Start Excerpted passage

Monday, November 03, 2008

A delicious parcel has arrived from the AFRICA BOOK CENTRE (as always, since I haven't read them yet, descriptions are from the publishers):
AFRICA WRITES BACK: THE AFRICAN WRITERS SERIES AND THE LAUNCH OF AFRICAN LITERATURE - James Currey. 17 June 2008 is the fiftieth anniversary of the publication of Chinua Achebe's "Things Fall Apart" by Heinemann. This provided the impetus for the foundation of the "African Writers Series" in 1962 with Chinua Achebe as the Editorial Adviser.'{The book} is therefore not only the story of a publishing enterprise of great significance; it is also a large part of the story of African literature and its dissemination in the latter half of the twentieth century.
I'm really looking forward to reading this, as I've been collecting and reading the AWS for ages. Most of the originals are now out of print, although Heinemann keep a small selection available.
This should be a fascinating story.

End Excerpted passage

Objective =
According to the blog post, in what year was the African Writers Series founded?

Start Recorded information

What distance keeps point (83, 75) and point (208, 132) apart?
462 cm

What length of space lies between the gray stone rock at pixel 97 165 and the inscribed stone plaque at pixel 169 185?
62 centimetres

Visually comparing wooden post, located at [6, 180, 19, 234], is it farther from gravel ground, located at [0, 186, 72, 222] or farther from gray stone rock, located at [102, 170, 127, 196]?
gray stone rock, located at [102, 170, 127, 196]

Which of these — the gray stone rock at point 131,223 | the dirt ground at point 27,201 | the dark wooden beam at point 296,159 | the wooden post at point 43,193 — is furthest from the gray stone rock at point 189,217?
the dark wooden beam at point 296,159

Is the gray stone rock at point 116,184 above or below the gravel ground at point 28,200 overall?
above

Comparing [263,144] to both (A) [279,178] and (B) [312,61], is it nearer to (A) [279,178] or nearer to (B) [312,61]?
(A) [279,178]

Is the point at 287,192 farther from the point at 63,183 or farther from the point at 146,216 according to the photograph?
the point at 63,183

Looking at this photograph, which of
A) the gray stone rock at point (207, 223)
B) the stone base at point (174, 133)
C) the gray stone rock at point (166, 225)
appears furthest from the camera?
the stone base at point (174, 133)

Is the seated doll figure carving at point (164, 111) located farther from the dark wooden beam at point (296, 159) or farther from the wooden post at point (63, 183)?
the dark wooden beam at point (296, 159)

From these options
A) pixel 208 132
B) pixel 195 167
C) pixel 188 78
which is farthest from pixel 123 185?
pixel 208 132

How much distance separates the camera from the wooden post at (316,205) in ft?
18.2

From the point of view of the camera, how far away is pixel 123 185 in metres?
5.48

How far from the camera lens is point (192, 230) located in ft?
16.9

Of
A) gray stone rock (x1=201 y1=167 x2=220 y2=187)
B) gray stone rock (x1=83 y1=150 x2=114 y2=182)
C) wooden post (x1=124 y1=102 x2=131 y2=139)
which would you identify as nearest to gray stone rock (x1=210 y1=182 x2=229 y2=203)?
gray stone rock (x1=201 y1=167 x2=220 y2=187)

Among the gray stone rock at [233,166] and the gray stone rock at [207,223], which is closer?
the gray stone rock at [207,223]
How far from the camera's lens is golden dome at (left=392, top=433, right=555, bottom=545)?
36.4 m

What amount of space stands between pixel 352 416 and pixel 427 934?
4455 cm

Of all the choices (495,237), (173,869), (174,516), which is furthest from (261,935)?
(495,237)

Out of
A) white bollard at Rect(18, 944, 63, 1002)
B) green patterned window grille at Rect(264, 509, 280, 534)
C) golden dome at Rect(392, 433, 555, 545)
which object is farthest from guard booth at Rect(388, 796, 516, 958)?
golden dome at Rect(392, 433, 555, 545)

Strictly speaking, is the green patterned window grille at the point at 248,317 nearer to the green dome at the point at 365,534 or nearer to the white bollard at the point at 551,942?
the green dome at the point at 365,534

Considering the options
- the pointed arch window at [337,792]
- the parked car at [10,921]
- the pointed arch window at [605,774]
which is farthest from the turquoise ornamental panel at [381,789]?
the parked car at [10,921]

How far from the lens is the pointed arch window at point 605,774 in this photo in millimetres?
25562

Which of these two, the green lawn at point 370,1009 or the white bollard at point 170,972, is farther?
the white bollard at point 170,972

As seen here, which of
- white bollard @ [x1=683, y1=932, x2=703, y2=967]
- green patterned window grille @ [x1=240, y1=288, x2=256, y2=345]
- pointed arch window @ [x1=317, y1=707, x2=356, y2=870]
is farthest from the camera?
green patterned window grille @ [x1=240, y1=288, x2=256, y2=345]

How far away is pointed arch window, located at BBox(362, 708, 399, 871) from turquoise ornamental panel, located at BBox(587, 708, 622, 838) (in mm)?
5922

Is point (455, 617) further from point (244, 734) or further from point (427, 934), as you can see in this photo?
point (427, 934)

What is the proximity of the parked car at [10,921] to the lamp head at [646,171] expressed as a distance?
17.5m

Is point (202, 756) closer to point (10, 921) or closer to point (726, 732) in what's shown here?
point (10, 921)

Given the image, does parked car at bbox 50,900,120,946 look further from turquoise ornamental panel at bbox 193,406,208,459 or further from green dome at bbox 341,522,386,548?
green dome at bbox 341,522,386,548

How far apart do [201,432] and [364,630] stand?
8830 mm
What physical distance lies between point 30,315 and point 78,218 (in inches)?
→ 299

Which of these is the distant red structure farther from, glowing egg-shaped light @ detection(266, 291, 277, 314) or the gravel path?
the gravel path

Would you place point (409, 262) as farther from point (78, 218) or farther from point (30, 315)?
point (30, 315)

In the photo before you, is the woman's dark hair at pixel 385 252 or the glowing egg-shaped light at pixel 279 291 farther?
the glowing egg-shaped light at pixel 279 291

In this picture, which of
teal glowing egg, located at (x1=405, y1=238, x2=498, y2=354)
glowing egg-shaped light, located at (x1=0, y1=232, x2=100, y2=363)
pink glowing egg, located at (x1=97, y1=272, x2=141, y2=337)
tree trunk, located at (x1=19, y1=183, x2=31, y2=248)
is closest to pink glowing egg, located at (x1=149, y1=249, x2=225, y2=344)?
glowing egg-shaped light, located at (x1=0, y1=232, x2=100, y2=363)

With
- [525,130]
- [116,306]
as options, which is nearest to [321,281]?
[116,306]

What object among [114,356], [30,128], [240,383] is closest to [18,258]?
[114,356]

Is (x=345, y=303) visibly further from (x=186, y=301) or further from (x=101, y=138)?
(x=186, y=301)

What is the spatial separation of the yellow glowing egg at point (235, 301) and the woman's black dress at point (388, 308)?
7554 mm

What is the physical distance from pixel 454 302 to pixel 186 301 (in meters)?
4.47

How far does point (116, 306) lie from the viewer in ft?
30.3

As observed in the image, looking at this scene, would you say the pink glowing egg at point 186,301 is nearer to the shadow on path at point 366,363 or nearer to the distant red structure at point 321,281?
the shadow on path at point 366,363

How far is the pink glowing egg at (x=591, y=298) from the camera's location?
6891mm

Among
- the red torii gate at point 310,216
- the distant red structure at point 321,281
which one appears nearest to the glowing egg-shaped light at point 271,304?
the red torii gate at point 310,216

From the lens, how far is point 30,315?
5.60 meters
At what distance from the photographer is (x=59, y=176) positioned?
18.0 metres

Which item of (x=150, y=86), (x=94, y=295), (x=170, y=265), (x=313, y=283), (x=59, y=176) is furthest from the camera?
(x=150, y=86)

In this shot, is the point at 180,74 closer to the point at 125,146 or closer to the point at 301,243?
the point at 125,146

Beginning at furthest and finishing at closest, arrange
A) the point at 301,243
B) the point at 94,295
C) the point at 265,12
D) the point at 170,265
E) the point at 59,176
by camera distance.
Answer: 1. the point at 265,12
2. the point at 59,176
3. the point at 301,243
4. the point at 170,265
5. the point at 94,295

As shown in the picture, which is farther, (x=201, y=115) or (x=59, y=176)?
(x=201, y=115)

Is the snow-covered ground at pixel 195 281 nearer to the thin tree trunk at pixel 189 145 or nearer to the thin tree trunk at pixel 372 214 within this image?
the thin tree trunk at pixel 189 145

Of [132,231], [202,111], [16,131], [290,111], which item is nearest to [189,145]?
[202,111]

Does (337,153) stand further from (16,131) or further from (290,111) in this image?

End Recorded information

Task output =
1962